The Employee Ownership Association (EOA) welcomes the news that the high-street retailer Lush will bring an element of employee ownership to its business, after setting up an Employee Benefit Trust for its staff members.

As a lobbying organisation that aims to grow the size and economic impact of the employee ownership sector, the EOA applauds Lush’s success at the same time as positioning its business as a force for good, which contributes to the government’s objectives for a more productive, fairer society and an economy that works for all.

Deb Oxley, CEO of the EOA, said:
“We welcome the news that Lush is to bring an element of employee ownership to its structure as part of its focus on employee engagement and investing in its workforce.

“Businesses that have a high level of engagement teamed with giving employees some kind of stake in the business tend to have higher levels of productivity and resilience. They are part of a sector that is growing by about 10% per annum and contributing more than £30bn UK GDP.

“The most famous example of employee ownership is the John Lewis Partnership. Lush is now the second, big name, high street retailer to incorporate elements of employee ownership into their business model. Lush’s dedications to values, ethics and employee voice makes it no surprise they have chosen this route.
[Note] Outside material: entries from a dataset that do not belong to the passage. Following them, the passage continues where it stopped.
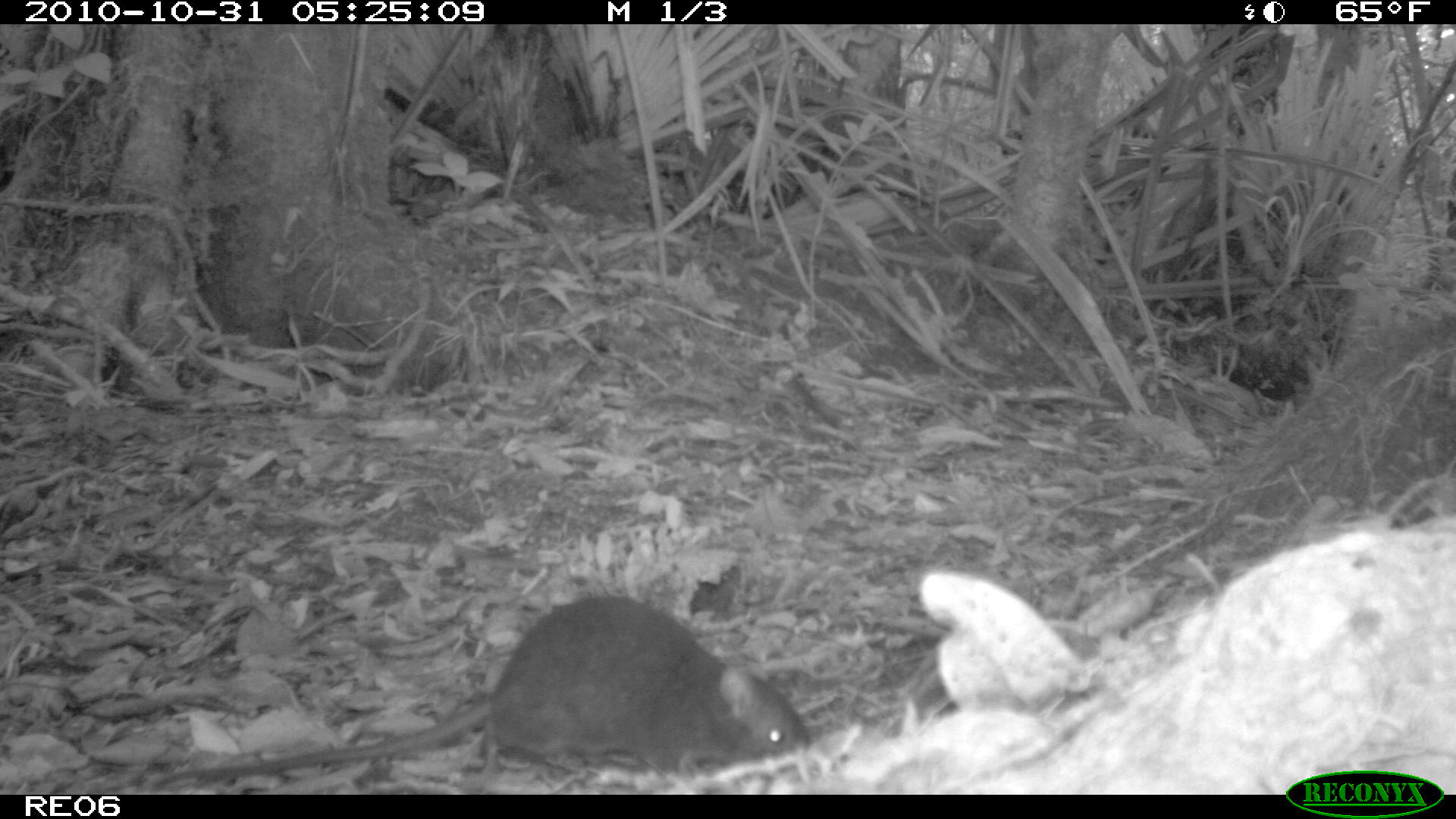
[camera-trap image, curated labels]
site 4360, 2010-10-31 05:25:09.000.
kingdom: Animalia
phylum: Chordata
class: Mammalia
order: Rodentia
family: Muridae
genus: Rattus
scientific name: Rattus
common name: rodent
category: unknown rat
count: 1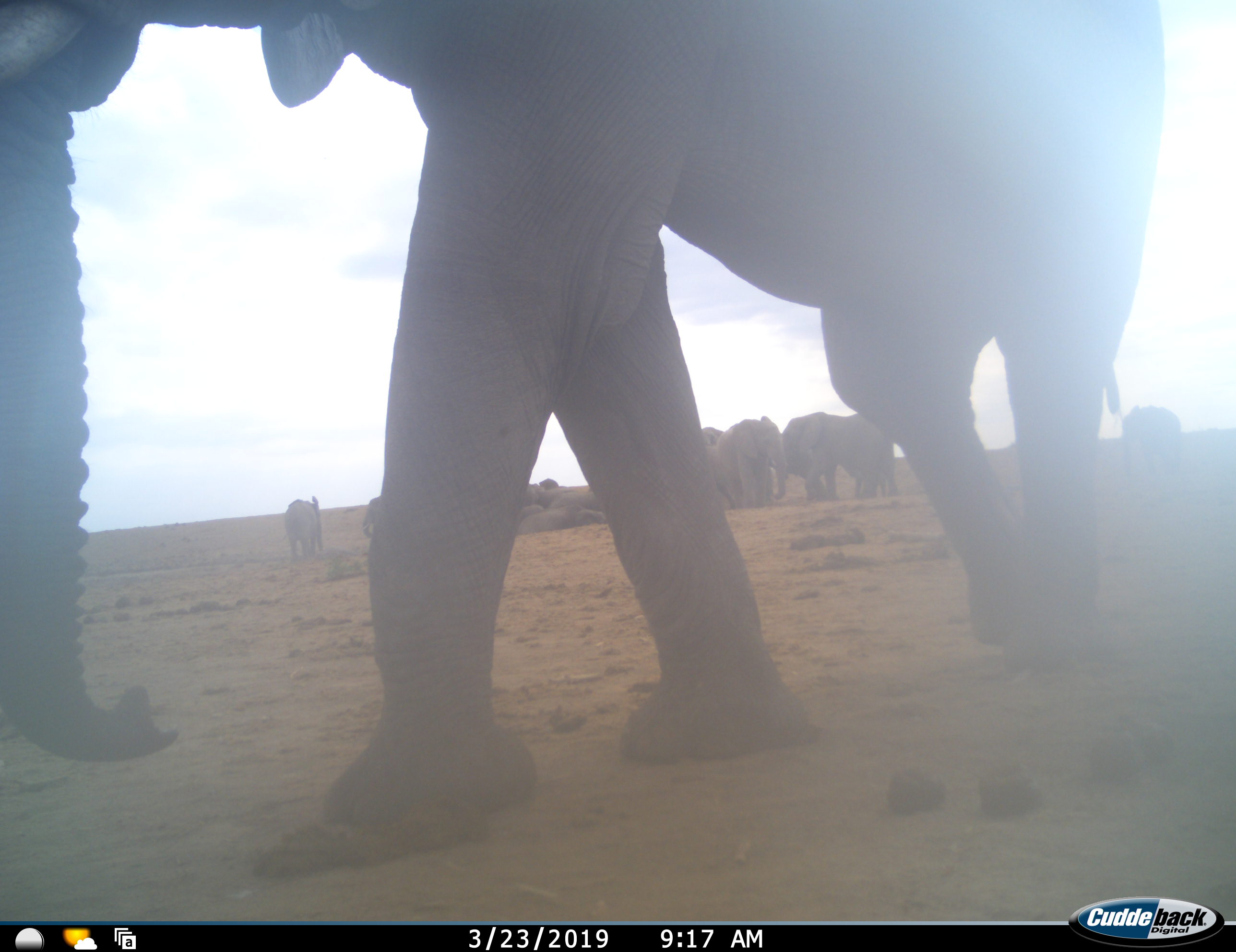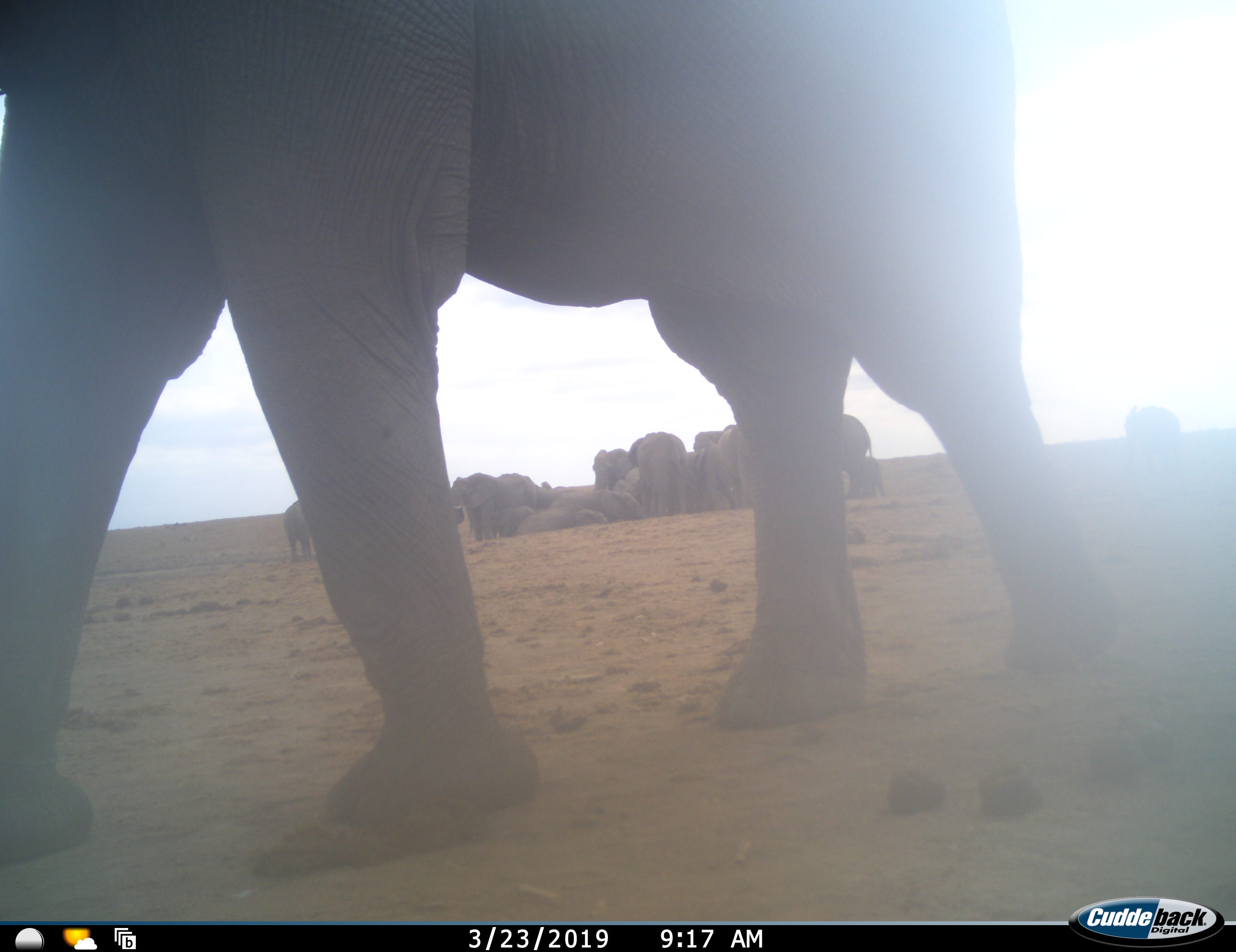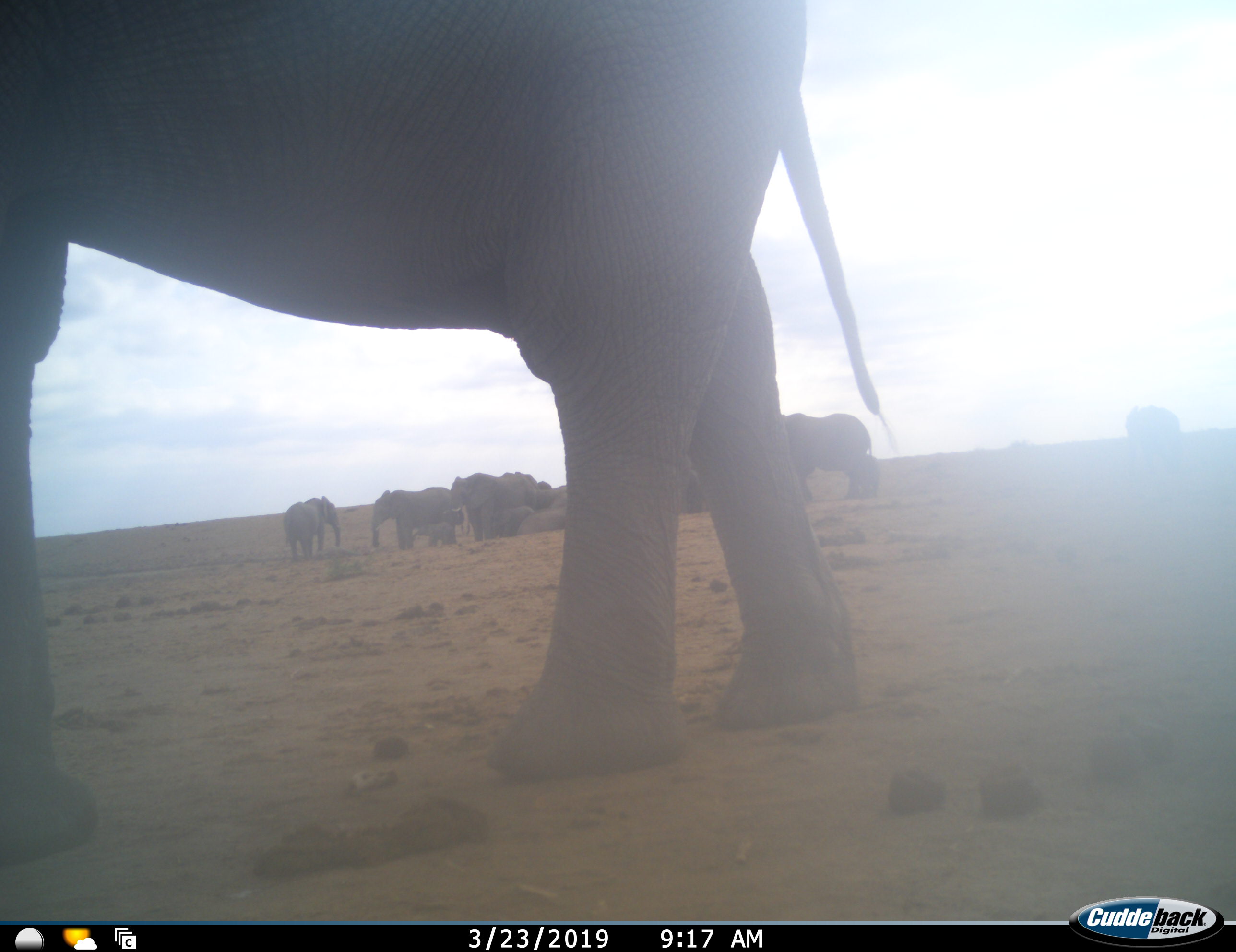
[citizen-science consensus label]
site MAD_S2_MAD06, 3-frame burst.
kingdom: Animalia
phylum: Chordata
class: Mammalia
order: Proboscidea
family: Elephantidae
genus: Loxodonta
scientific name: Loxodonta africana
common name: african bush elephant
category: elephant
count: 11-50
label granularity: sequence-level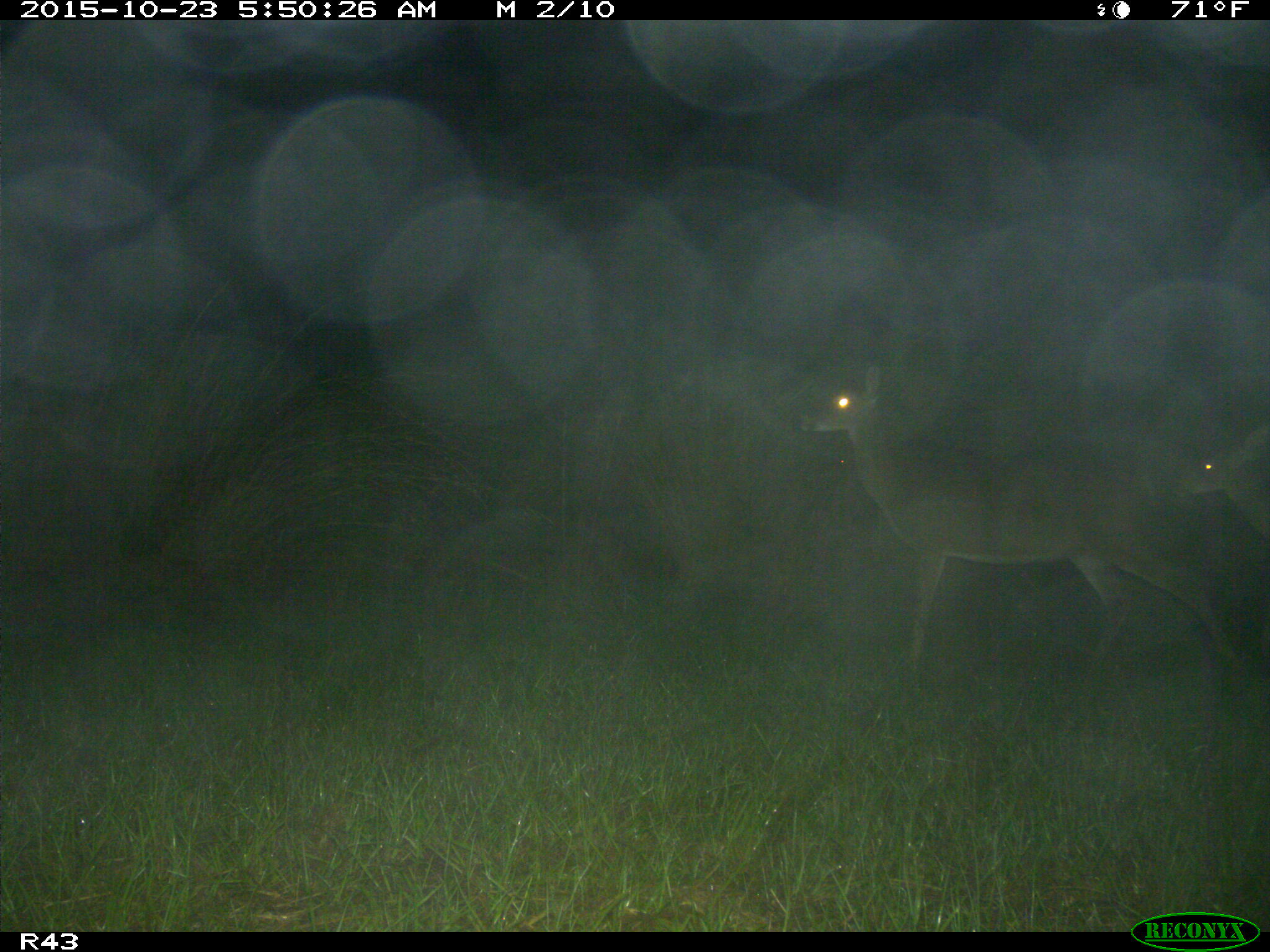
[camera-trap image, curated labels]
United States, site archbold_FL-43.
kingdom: Animalia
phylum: Chordata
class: Mammalia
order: Artiodactyla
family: Cervidae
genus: Odocoileus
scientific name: Odocoileus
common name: deer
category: unidentified deer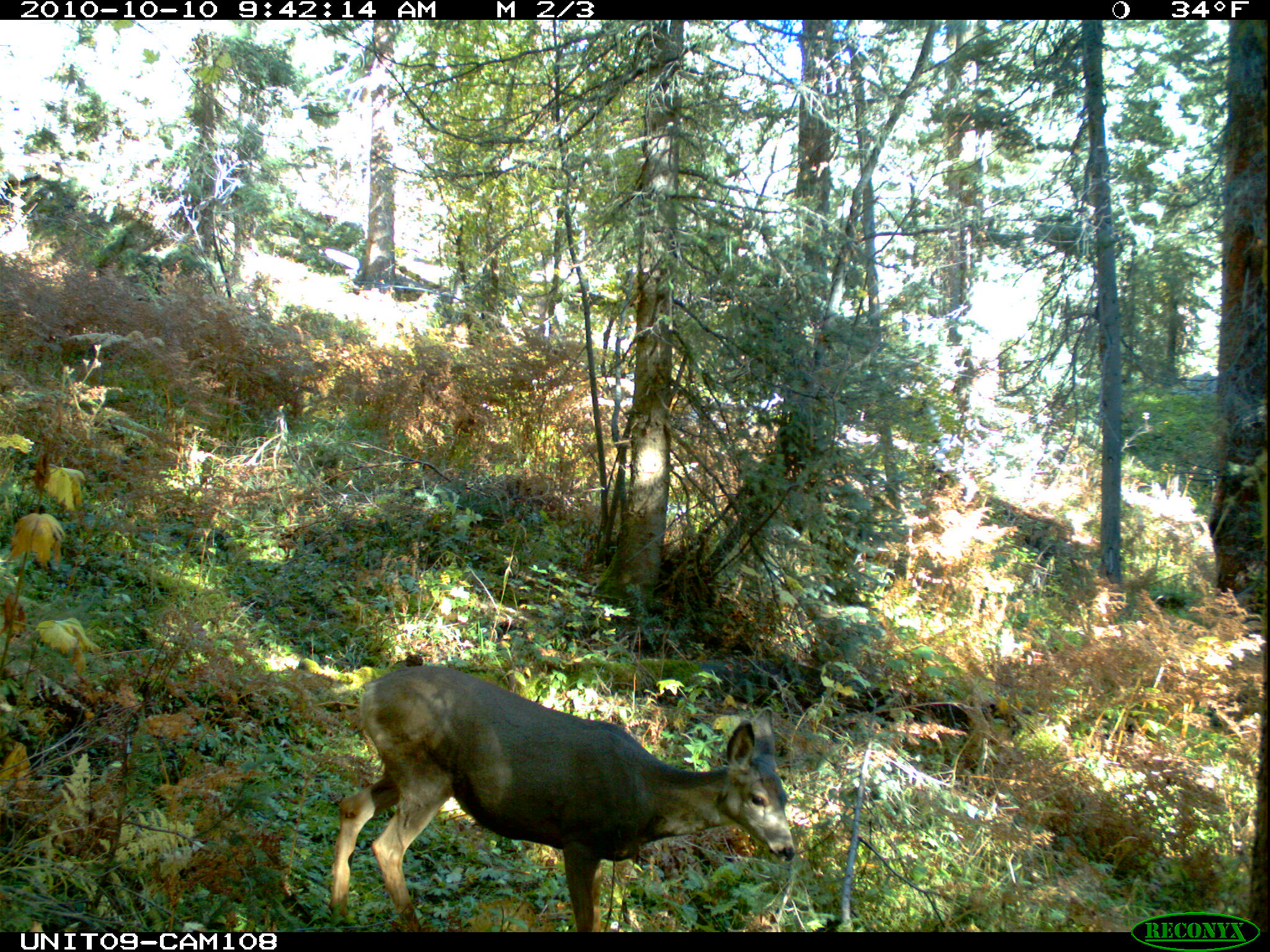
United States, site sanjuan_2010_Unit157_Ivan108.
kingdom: Animalia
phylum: Chordata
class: Mammalia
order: Artiodactyla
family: Cervidae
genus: Odocoileus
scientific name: Odocoileus hemionus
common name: mule deer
“During these times of economic uncertainty, these values of honesty and transparency help deliver a balanced, more productive and resilient economy. It is great to see that in a year where trust in big business has been lacking, Lush is now part of a growing number of businesses who are focusing attention on their employees; recognising and demonstrating – especially with its recently shared financial results – how business can thrive as a result of listening to employee voice.”